Tropical Africa. The fruit is greatly esteemed by the negroes and is plentifully supplied in the markets. It is produced in the greatest abundance and is about the size and shape of an Imperatrice plum, with a coarse skin of a grayish color. The pulp is dry, farinaceous, small in quantity and of an insipid taste.

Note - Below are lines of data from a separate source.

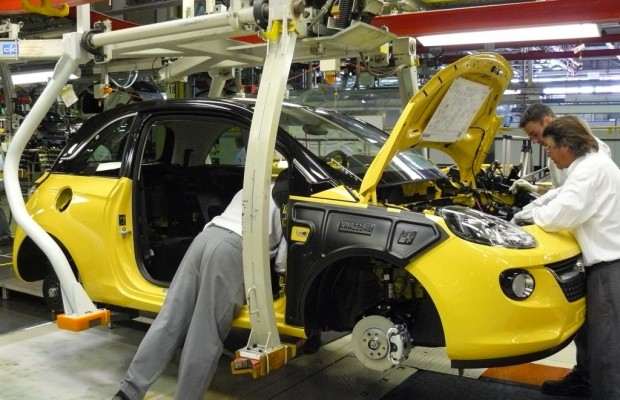 Schnelle Software-Entwicklung setzt Autobranche unter Druck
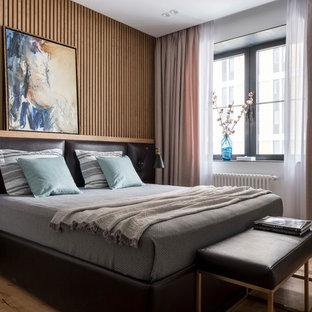 Неиссякаемый источник вдохновения для домашнего уюта: хозяйская спальня среднего размера в современном стиле с коричневыми стенами, паркетным полом среднего тона и коричневым полом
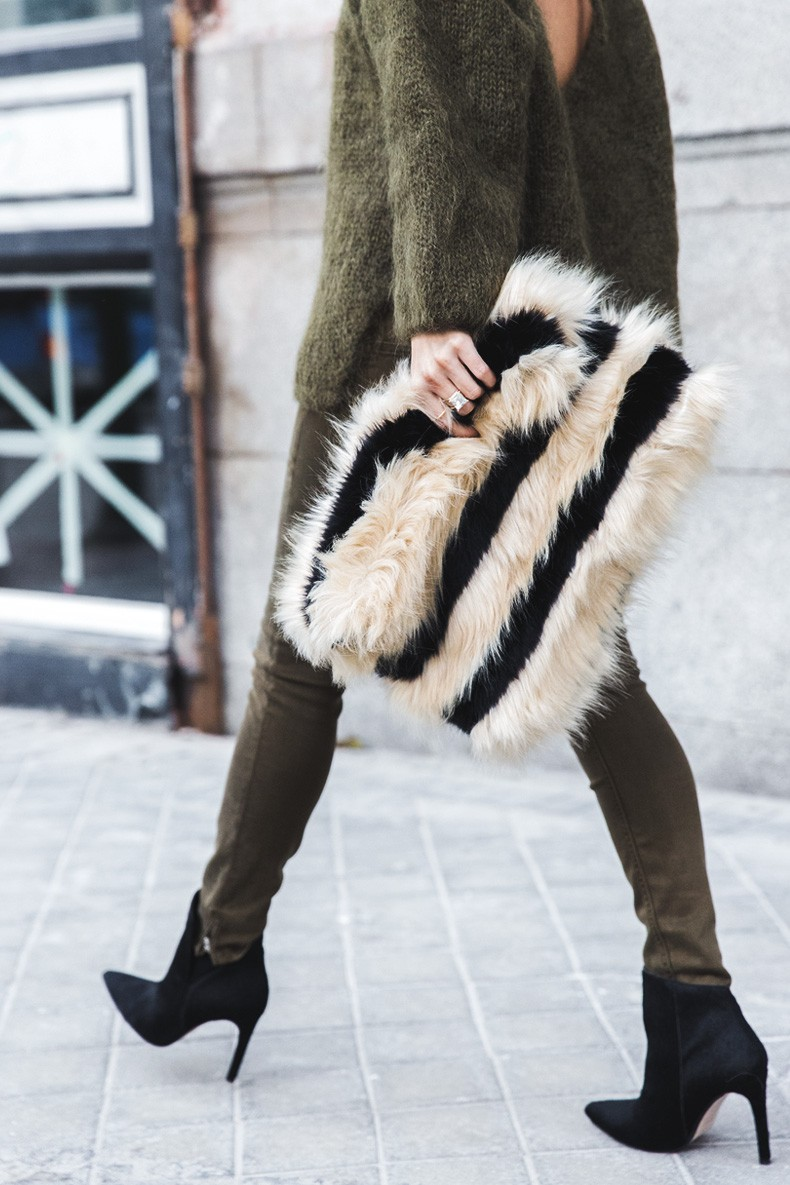 Open_back_Sweater-Khaki-Outfit-Street_Style-Collage_Vintage-Fur_Clutch-34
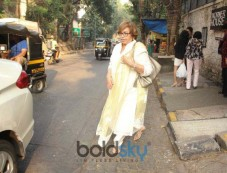 Helen Spotted At Korner House In Bandra Photos
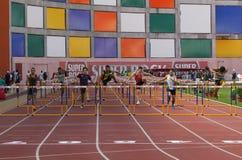 100 hommes d'obstacles de mètres Images stock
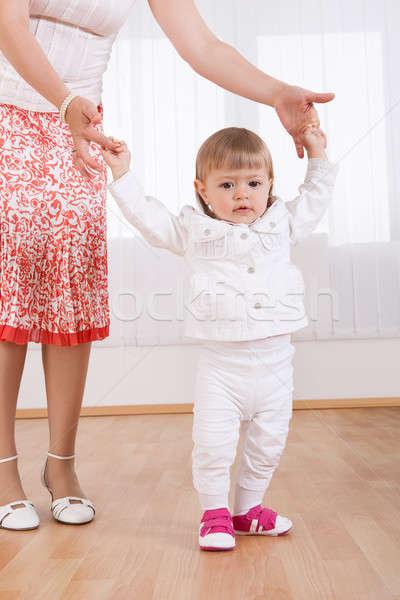 Bebek ilk adımlar sevimli küçük Stok fotoğraf © AndreyPopov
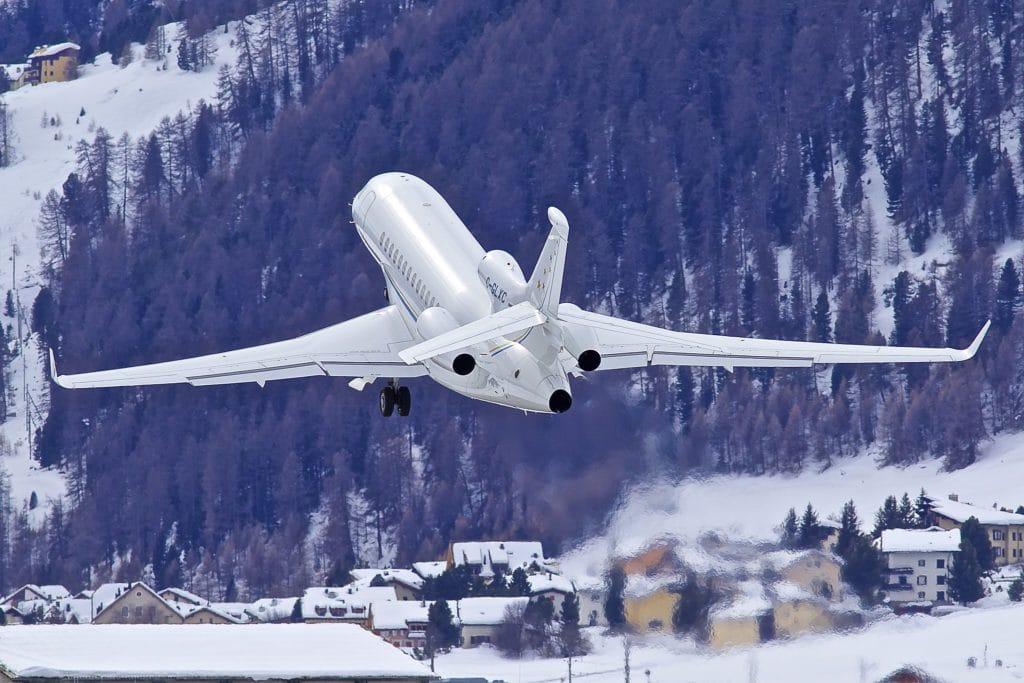 Минздрав просит купить для санавиации французский самолет вместо Sukhoi Superjet 100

Parinarium macrophyllum Sabine.

GINGERBREAD PLUM.

Tropical Africa. The fruit is oblong in form, twice the size of that of P. excelsum but otherwise resembling it in flavor and appearance.

Parinarium montanum Aubl.

French Guiana. The drupe is large, ovate, smootn and fibrous, has a thick, acrid rind, and the nut, or kernel, is sweet and edible.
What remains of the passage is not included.